A questão complexa é
absolutamente tormentosa, pois envolve o dilema entre a preservação da vida,
norte condutor a guiar a conduta médica, e o direito à liberdade (religiosa),
com expressão maior da autonomia da vontade.
• Caso concreto
De forma ilustrativa,
pode-se lembrar da notícia divulgada em 2022, pelo jornal Estado de Minas, de
que um homem, que era Testemunha de Jeová, teria assinado um termo de recusa à
transfusão de sangue perante um hospital de Belo Horizonte, sendo fiel às suas
convicções religiosas.
Spacca
No entanto, segundo a
reportagem, o hospital teria optado por não reconhecer o documento e realizar o
procedimento mesmo assim.
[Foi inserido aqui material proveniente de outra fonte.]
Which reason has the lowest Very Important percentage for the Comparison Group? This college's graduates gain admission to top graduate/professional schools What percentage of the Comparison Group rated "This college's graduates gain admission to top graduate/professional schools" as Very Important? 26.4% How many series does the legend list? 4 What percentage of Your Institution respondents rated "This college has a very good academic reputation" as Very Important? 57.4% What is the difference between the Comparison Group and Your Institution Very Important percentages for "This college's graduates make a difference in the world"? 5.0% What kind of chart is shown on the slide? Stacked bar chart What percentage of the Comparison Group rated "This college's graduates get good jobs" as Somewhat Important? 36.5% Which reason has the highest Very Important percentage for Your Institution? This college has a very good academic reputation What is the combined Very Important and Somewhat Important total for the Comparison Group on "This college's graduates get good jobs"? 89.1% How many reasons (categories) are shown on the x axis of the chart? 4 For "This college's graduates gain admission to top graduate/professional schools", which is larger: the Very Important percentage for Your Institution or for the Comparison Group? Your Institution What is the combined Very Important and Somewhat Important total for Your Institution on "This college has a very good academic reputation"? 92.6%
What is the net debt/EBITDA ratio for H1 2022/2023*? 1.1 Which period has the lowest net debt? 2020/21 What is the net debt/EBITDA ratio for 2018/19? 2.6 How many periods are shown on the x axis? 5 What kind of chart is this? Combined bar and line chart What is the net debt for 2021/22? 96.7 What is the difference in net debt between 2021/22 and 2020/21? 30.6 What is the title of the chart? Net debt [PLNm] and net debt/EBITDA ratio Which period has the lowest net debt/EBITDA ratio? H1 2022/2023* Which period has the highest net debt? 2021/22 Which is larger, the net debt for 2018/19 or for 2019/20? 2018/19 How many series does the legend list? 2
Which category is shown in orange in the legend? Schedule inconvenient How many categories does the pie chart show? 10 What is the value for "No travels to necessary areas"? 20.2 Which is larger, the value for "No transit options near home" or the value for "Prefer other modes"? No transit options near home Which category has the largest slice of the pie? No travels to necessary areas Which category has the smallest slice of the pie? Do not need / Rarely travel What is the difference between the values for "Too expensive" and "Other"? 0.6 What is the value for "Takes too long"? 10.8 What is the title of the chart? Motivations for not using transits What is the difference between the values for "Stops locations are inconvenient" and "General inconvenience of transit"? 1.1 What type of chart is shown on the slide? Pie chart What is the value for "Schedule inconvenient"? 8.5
O resultado só poderia ser trágico: o homem, após ter
a sua vontade totalmente ignorada, veio a falecer após sua esposa apresentar
uma determinação judicial para que o processo fosse interrompido.
A notícia reporta
ainda que esposa teria ajuizado uma ação contra a instituição hospitalar,
alegando que as circunstâncias dos fatos demonstravam a prática de
discriminação religiosa e violação à honra de seu marido.
Todavia, a notícia
também reporta que, em decisão fundamentada, o juiz responsável pelo caso
deliberou como indevida a indenização, mesmo com a inobservância das escolhas e
das convicções religiosas, pelo prestígio à vida e o procedimento de urgência
envolvido.
É inegável que essa
situação faz refletir sobre a linha tênue existente entre o artigo 15 do Código
Civil, que diz que ninguém pode ser constrangido a submeter-se, com o risco de
vida, a tratamento médico ou a intervenção cirúrgica, e o Juramento de Hipócrates
feitos pelos médicos que ensejam por salvar vidas a todo custo.
Diante dessas
questões, o artigo 5º, VI, da Constituição
estipula a inviolabilidade da crença religiosa, ao lado do direito à
vida, como um direito fundamental.
<><> Linha
tênue entre os direitos da personalidade e a prática médica
Sem analisar casos
específicos, a sociedade precisa expandir os seus horizontes acerca da
razoabilidade da aplicação dos direitos personalíssimos perante questões
religiosas, a fim de não se permitir espaço para a incidência de um racismo
religioso guiado puramente pela ignorância da vontade e das escolhas de outrem,
que, em muitas oportunidades, pode evidenciar a escolha existencial.
Os direitos da
personalidade devem ser aplicados em sua totalidade, mas a sua aplicabilidade
deve ser combinada com uma interpretação cuidadosa diante do contexto, dada a
existência dessa linha tênue entre aqueles e a prática médica, conjugando com
equilíbrio os diferentes direitos envolvidos.
<><>
Alternativas
Para a superação
dessas questões já se encontram disponíveis alternativas como as diretivas
antecipadas de vontade, nas quais as pessoas podem estabelecer sobre os
cuidados e os tratamentos que objetivam receber nos momentos em que a sua
capacidade de manifestação restar prejudicada.
Em que pesem as
críticas dirigidas à proposta de revisão e atualização do Código Civil, o texto
proposto pela comissão parece avançar sobre o tema debatido no presente texto,
pois vai além de reforçar a impossibilidade de constrangimento a tratamento médico
ou intervenção cirúrgica.
Encontram-se, entre as
possibilidades do direito que se antevê pelo texto normativo proposto, a
previsão expressa a respeito das diretivas antecipadas de vontade (artigo 15, §
1º), mandato existencial (artigo 15, § 2º), obrigatoriedade de prestação da melhor
assistência médica (artigo 15, § 3º) e a recusa terapêutica (artigo 15-A).
As alternativas
futuras podem se evidenciar como elementos relevantes para que a autonomia
existencial seja preservada na sua integralidade e que não haja espaços
limitados para a liberdade em todas as suas vertentes, inclusive a religiosa.